O espetáculo Gulliver, em cartaz no Teatro Clara Nunes, é uma adaptação do clássico “As viagens de Gulliver“, escrito em 1726 pelo irlandês Jonathah Swift. A autora do texto, e também diretora da peça, Cíntia Alves, optou por levar ao palco as quatro histórias independentes que compõem o livro, utilizando diferentes linguagens em cada uma delas, o que pode não ter sido a melhor solução para a montagem.

Adaptar textos literários para o palco é uma das tarefas mais ingratas. E quando a obra em questão é “As viagens’ de Gulliver“, uma história em que o protagonista narra suas viagens por diferentes partes do mundo, o trabalho fica ainda mais árduo.

Primeira história provoca encantamento na plateia

Talvez por isso, a história mais explorada da obra de Swift seja a primeira, aquela em que Gulliver, após um naufrágio, vai parar num país habitado por diminutos seres humanos. E é justamente essa a cena que abre o espetáculo. Núm primeiro momento, ela provoca encantamento na plateia, porque os pequeninos seres são encarnados por marionetes – o que seria uma solução perfeita para acentuar a diferença de tamanho entre Gulliver e seus anfitriões.

Mas há uma quebra de expectativa quando se percebe que os pequeninos falam um idioma só compreendido em sua terra, Lilliput. E como as crianças da plateia são brasileiras, elas ficam privadas de entender o que se passa no palco. O ideal seria que os diálogos fossem “traduzidos” para o português. Isso não prejudicaria em nada o espetáculo, pelo contrário, faria com que o público fosse conquistado logo na primeira cena.

Ao deixar Lilliput, Gulliver vai parar numa terra de gigantes, onde é tratado como se fosse uma atração de circo. Nesse quadro, em que o personagem vivencia um grande sofrimento, a diretora utiliza o teatro de sombras. A ideia é boa, pois a escuridão ajuda a passar para o público a aflição de Gulliver.

Carregado pelo bico de uma gaivota, o protagonista consegue escapar dos gigantes. E depois de uma longa cena, que poderia ser enxugada, encontra uma japonesa e seu assistente. Esse é o quadro mais bem resolvido do espetáculo. Nele, os atores, todos com ótimo trabalho de corpo e grande inclinação para a comédia, têm a chance de mostrar seu virtuosismo. Os números de plateia são divertidos, agradando em cheio ao público.

Uma trilha sonora bem concebida e executada

Logo depois, Gulliver chega à terra dos Houyhnhnms, sua última parada antes de voltar para casa. A necessidade dessa cena, bastante complexa para as crianças, é questionável no espetáculo.

Na ficha técnica, chama especial atenção a direção musical de Elaine Giacomeli.

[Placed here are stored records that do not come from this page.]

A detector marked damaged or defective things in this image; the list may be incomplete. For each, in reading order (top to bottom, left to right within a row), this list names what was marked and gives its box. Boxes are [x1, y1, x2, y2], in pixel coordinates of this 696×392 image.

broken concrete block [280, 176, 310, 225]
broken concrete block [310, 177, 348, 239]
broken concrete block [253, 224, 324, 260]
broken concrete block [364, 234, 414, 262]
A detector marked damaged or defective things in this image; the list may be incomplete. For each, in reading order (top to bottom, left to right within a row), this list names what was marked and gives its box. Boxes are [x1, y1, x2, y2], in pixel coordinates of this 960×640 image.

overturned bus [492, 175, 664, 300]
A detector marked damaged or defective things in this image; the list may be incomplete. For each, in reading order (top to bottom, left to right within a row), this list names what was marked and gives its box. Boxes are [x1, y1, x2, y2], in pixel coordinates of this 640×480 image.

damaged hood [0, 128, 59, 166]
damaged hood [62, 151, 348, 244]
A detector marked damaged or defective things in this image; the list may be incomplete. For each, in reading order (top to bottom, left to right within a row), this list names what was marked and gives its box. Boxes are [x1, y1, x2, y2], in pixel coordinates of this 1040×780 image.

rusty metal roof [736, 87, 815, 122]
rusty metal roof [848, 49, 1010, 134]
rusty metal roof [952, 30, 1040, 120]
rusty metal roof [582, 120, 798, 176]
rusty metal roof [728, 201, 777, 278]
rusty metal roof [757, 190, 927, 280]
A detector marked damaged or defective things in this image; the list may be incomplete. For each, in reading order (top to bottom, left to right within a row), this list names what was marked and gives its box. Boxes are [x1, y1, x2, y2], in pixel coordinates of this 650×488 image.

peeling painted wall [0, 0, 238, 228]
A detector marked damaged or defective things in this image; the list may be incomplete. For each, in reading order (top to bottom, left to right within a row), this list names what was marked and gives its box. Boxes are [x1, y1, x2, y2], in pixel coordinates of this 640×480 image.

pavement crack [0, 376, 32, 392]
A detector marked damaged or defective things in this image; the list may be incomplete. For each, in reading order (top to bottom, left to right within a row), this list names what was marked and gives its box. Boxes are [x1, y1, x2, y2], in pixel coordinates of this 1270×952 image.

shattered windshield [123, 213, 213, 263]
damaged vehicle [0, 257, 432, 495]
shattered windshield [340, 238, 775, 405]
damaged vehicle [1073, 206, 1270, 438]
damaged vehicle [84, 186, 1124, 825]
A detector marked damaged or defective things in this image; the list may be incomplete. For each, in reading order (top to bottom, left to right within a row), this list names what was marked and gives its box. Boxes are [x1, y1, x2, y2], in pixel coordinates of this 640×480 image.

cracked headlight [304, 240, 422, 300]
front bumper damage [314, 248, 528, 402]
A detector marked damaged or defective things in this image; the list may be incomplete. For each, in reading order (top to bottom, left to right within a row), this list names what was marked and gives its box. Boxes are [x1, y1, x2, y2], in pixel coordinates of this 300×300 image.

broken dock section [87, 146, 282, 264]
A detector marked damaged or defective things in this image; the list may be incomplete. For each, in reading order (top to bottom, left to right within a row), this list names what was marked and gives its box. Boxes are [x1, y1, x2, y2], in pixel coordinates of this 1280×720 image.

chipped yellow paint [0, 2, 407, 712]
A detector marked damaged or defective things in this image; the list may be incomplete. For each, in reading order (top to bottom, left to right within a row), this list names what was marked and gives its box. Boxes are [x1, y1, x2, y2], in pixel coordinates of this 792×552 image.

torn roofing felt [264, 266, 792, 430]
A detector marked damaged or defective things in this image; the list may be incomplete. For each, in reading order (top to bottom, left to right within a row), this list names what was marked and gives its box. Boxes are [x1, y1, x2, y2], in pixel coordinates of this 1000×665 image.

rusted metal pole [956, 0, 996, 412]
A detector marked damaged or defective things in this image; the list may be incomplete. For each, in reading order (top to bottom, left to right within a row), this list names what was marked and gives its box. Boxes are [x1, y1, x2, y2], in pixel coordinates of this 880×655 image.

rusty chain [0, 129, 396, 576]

Tanto a música quanto a sonoplastia, executadas ao vivo, traduzem com perfeição as mudanças de lugares e de estados da alma do personagem. Também são muito bem elaborados os figurinos de F. E. Kokocht e os bonecos de Virgilio Zago.

Gulliver é um espetáculo bem cuidado, estrelado por um elenco versátil. É uma pena que o excesso de informações, tanto, no texto quanto nos diferentes recursos utilizados pela diretora, tenha ofuscado o brilho que a montagem poderia ter. Mesmo assim, a peça tem qualidades que podem agradar a crianças de todas as idades.